--- START ---

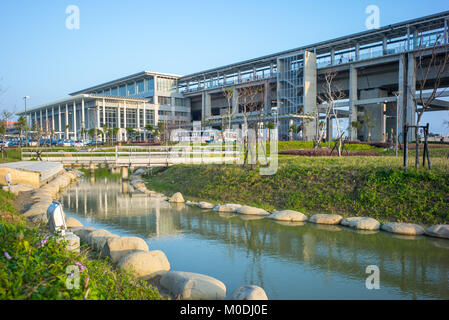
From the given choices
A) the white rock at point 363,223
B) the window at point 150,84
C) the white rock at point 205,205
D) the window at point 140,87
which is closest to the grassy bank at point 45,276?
the white rock at point 363,223

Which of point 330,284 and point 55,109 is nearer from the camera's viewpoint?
point 330,284

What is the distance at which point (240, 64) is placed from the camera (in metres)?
54.7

--- END ---

Problem to work on:
Reproduce all the records verbatim, excluding images.

The answer:
From the given choices
A) the white rock at point 363,223
B) the window at point 150,84
C) the white rock at point 205,205
D) the window at point 140,87
which is closest to the grassy bank at point 45,276?
the white rock at point 363,223

Which of point 330,284 and point 55,109 is nearer from the camera's viewpoint?
point 330,284

What is the distance at which point (240, 64) is placed from the camera (in metres)?
54.7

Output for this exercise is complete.